*** Begin section ***

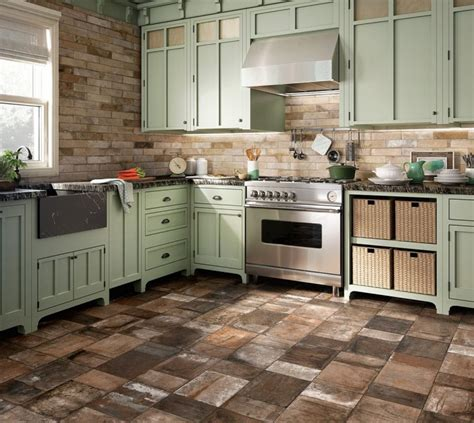 tiles for country kitchen country style kitchens 6211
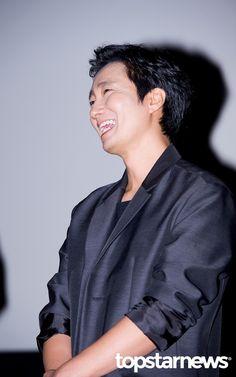 [HD포토] 박해일 쾌남의 미소 #topstarnews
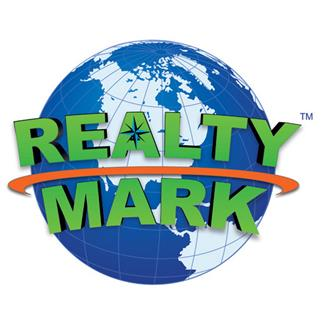 Realty Mark Cityscape-Huntingd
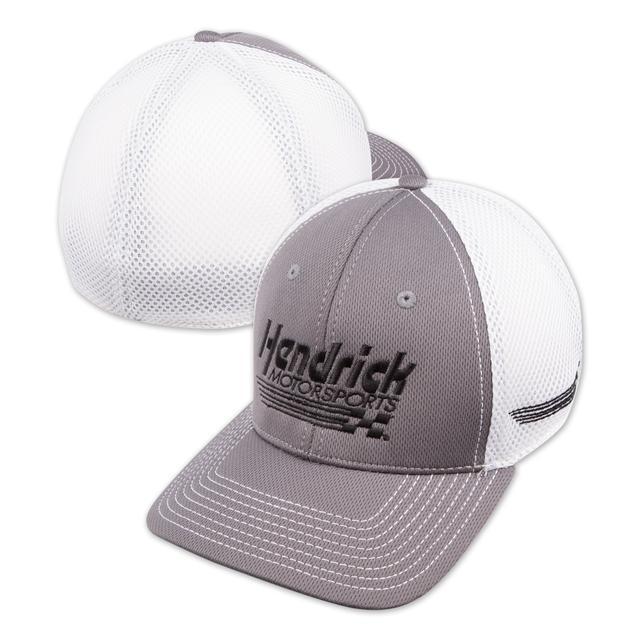 Hendrick Motorsports Exclusive Mesh Hat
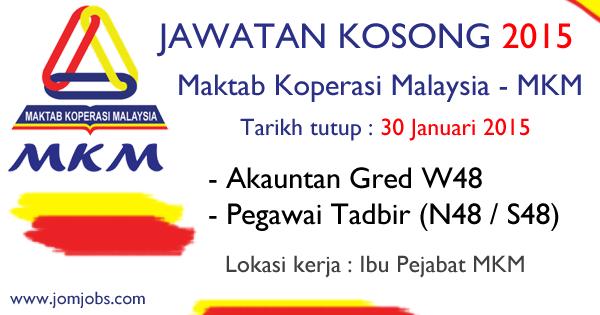 Jawatan Kosong Maktab Koperasi Malaysia (MKM) 2015 Terkini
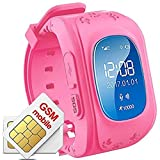 Hangang GPS Tracker for Children, Waterproof Smartwatch Anti-Roaming SOS Calling Child Finder Real Time Tracking, Compatible with Smartphones red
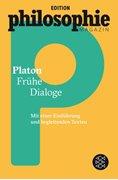 Bild von Platon : Frühe Dialoge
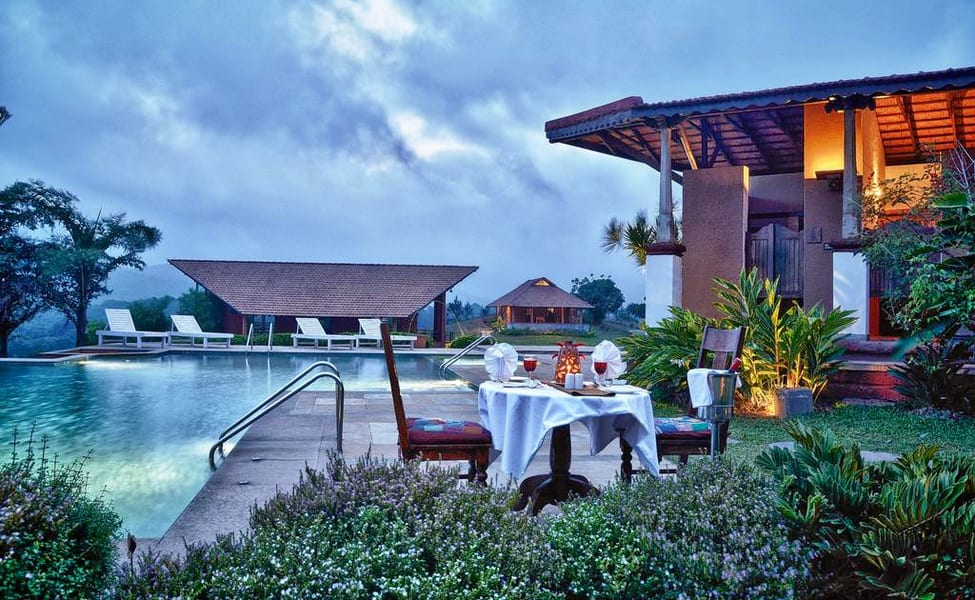 Luxury Hotels and Resorts in Coorg Amanvana Spa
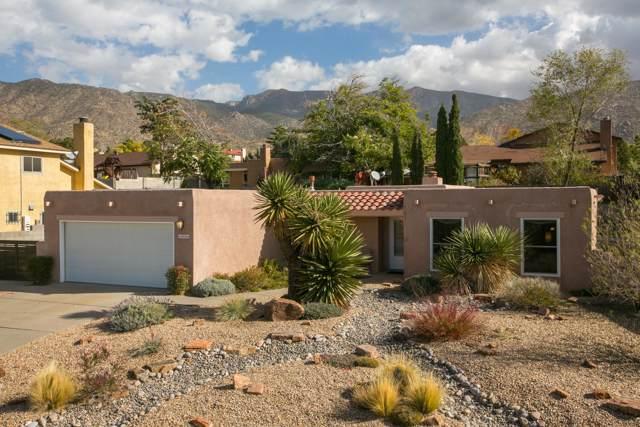1236 Sasebo Street NE, Albuquerque, NM 87112 (MLS #955141) :: The Bigelow Team / Red Fox Realty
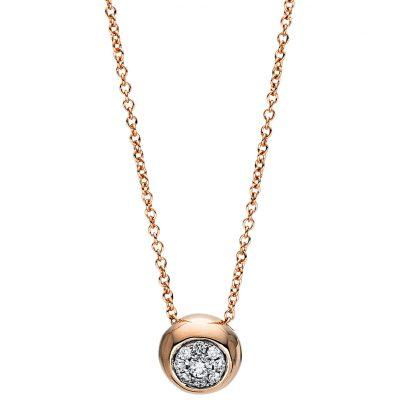 18 kt vörös arany nyaklánc 9 gyémánttal 4F384R8-1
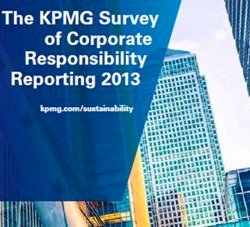 KPMG Survey of Corporate Responsibility Reporting 2013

*** End section ***

● Your goal
Every record is to be reproduced exactly, with no pictures included.

● Result of this task
 tiles for country kitchen country style kitchens 6211
 [HD포토] 박해일 쾌남의 미소 #topstarnews
 Realty Mark Cityscape-Huntingd
 Hendrick Motorsports Exclusive Mesh Hat
 Jawatan Kosong Maktab Koperasi Malaysia (MKM) 2015 Terkini
 Hangang GPS Tracker for Children, Waterproof Smartwatch Anti-Roaming SOS Calling Child Finder Real Time Tracking, Compatible with Smartphones red
 Bild von Platon : Frühe Dialoge
 Luxury Hotels and Resorts in Coorg Amanvana Spa
1236 Sasebo Street NE, Albuquerque, NM 87112 (MLS #955141) :: The Bigelow Team / Red Fox Realty
 18 kt vörös arany nyaklánc 9 gyémánttal 4F384R8-1
 KPMG Survey of Corporate Responsibility Reporting 2013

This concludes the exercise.